A price commission is needed from the government
Finance Minister Asad Umar recently indicated that inflation and fiscal deficit were among the main economic issues being faced by the country. In two of my previous articles here, I had presented arguments in favour of establishing a price commission by the government. This is important, primarily since markets– real and financial–- especially in a developing country context of weak institutional arrangements, presence of cartels, and information asymmetry, among other reasons, require active government involvement for reaching correct price signals.
Both inflation and the two components of fiscal deficit– revenue and expenditure– are influenced directly by the extent to which markets establish prices correctly, and in enhancing the effectiveness of the monetary and fiscal policies. Inflation reflects a rise in the general price level of a basket of goods and services that are both essential to everyday life, and which also feed into the prices of other elements of life. They need price rationalization.

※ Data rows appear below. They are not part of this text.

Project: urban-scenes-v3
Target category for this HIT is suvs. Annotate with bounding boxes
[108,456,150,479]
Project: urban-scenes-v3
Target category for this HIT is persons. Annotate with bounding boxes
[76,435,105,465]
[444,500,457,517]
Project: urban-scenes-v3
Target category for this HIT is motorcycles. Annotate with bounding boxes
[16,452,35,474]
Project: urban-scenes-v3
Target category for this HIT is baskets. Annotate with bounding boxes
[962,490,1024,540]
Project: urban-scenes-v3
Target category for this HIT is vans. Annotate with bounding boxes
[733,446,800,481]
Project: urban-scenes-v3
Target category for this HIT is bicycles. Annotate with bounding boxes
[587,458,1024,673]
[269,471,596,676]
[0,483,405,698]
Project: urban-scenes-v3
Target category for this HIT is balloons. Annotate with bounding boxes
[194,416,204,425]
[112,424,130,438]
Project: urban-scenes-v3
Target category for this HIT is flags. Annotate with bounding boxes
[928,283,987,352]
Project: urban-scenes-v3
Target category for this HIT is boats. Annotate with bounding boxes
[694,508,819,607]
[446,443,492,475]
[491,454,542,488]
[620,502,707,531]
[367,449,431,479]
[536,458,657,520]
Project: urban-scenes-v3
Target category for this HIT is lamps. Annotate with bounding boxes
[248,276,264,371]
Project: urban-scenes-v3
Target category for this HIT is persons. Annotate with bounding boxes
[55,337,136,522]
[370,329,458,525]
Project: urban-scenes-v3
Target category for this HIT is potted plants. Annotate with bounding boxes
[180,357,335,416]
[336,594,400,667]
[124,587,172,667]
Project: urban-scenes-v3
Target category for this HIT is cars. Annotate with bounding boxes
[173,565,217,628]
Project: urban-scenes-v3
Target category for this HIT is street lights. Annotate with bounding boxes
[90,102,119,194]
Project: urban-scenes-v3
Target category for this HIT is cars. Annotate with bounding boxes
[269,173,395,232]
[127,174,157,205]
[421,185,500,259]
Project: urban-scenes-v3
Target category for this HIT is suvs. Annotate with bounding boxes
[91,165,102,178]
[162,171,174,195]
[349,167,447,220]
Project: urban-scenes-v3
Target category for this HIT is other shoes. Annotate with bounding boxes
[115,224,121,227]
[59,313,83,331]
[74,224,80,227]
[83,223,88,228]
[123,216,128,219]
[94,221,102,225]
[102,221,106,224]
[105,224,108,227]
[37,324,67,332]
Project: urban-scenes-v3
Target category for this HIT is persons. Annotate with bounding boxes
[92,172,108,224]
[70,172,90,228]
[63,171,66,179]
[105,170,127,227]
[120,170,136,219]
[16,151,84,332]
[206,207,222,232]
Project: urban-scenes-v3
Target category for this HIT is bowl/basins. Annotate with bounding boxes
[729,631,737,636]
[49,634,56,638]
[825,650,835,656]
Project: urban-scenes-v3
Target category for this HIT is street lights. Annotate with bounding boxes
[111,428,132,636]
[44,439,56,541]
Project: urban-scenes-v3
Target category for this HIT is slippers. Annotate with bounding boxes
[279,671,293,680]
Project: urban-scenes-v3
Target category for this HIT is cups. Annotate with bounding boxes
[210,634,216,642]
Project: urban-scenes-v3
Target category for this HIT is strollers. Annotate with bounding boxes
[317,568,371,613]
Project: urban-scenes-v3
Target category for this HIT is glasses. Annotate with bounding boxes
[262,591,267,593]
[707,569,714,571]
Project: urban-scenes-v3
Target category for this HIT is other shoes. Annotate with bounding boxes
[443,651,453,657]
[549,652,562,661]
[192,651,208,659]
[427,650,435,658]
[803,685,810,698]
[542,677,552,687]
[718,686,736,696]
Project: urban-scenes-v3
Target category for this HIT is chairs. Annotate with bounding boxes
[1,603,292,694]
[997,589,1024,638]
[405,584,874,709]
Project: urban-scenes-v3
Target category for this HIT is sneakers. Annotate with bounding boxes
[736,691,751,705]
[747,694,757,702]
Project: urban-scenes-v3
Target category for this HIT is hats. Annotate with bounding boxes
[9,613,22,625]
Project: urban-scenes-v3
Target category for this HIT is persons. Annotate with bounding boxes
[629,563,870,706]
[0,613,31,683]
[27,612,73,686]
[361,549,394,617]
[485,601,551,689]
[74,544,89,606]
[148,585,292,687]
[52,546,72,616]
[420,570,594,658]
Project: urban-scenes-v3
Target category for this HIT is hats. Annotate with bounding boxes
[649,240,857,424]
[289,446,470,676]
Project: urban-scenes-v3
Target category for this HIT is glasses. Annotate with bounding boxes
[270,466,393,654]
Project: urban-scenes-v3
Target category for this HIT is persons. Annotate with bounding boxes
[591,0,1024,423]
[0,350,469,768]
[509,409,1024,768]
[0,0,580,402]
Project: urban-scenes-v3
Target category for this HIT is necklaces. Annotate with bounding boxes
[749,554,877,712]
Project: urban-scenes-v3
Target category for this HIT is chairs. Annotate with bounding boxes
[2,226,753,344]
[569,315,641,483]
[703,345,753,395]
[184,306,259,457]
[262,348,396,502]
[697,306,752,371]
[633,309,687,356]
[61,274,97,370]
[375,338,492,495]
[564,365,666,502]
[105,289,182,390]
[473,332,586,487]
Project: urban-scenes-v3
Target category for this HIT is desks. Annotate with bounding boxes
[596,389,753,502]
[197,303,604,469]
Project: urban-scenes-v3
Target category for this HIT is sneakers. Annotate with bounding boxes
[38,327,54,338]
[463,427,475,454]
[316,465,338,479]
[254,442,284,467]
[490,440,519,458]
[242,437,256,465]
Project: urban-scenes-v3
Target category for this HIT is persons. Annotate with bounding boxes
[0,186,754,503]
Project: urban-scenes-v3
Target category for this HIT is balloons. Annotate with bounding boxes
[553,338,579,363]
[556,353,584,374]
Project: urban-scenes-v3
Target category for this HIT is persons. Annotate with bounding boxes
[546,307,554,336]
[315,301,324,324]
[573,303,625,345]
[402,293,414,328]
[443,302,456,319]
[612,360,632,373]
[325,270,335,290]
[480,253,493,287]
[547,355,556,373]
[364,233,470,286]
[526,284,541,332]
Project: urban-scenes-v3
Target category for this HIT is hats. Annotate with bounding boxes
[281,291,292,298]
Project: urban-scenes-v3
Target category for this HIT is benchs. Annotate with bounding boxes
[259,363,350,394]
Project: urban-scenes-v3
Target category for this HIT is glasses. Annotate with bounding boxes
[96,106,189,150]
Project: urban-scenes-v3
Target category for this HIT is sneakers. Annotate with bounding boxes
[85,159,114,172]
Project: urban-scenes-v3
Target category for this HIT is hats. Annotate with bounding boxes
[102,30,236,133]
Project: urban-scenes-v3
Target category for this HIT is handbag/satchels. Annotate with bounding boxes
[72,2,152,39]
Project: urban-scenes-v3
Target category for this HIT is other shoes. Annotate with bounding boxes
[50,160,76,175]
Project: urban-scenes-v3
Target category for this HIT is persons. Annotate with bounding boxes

The price of labour– the wage bill– which makes a significant proportion of all production activity in the country, and in that sense affects economic growth rate, employment level, expenditure of the government (one element of the fiscal deficit), and the level of economic activity, in turn generating government revenues (the other element of the fiscal deficit), along with being a significant determinant of how inflation will pan out depending on the growth of wages, requires that both the initial determination of this price of labour, and the price of other goods and services that this wage should be able to pay for the individual to lead a decent life, needs to be reached correctly.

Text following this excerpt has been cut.